> [Page extract]:

——————

In those final words, Gioia sets the stage and identifies one of the volume's recurring themes: those drawn to the goodness of the world must guard against the temptation to close their eyes to its Maker.

The first of the book’s seven sections and the poems included therein can be read as an extended meditation on the difficulty of achieving a balance between doing justice to the immanent, material world and to its transcendent, spiritual source. In naming this opening section “Mystery,” Gioia chooses as his starting point that which can elicit wonder that would ultimately blossom into wisdom. The final section of 99 Poems, serving as the counterpoint to “Mystery,” contains poems devoted to the experience of human desire, comprised within a set that Gioia groups together under the designation “Love.” As love is the hoped-for culmination, the final perfection, of all things, so is it the completion of 99 Poems. Running through the intervening five sections (Place, Remembrance, Imagination, Stories, Songs) is a traceable thread, weaving the poems together into a subtle but recognizable unity. Within each section, poems taken from earlier collections (the “Selected” poems of the volume’s title) are arranged chronologically, from Daily Horoscope (1986) to Pity the Beautiful (2012). The 15 titular “New” poems are found at the close of each section.

——————

> [Dataset section]:
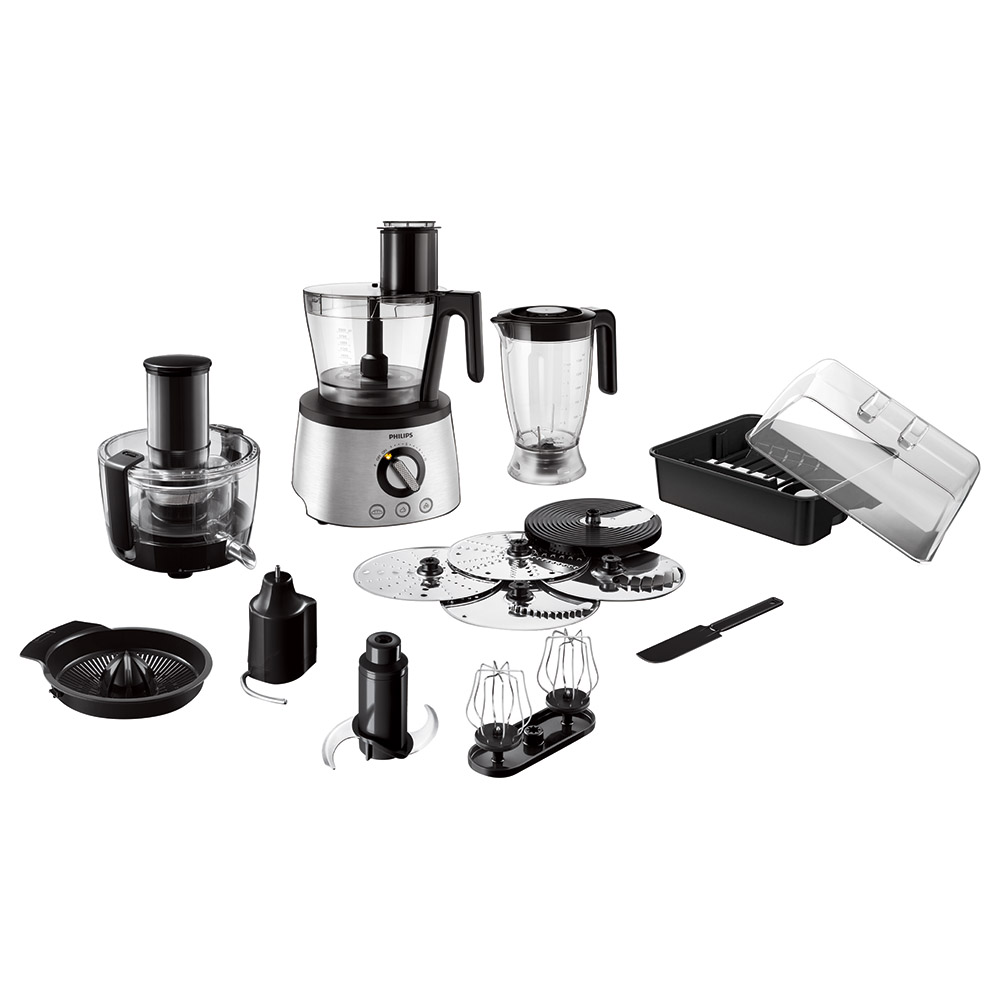 Philips HR7778 Avance Collection Food Processor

——————

> [Required action 1]:
From the passage on 99 Poems, list the names of the book's seven sections in the order the passage gives them.
> [Required action 2]:
Summarize the passage on 99 Poems in two sentences.
> [Required action 3]:
Copy the passage on 99 Poems starting at "In those final" and ending at "to its Maker.", swapping "temptation" for "urge".
The material can be set aside; none of what follows depends on it.

> [Answer area 1]:
Mystery, Place, Remembrance, Imagination, Stories, Songs, Love

> [Answer area 2]:
The book opens with a section called "Mystery," which meditates on balancing the material world against its spiritual source, and it closes with "Love," a section on human desire that completes the volume. The five sections in between are woven into a subtle unity, with older poems arranged chronologically and the 15 new poems placed at the end of each section.

> [Answer area 3]:
In those final words, Gioia sets the stage and identifies one of the volume's recurring themes: those drawn to the goodness of the world must guard against the urge to close their eyes to its Maker.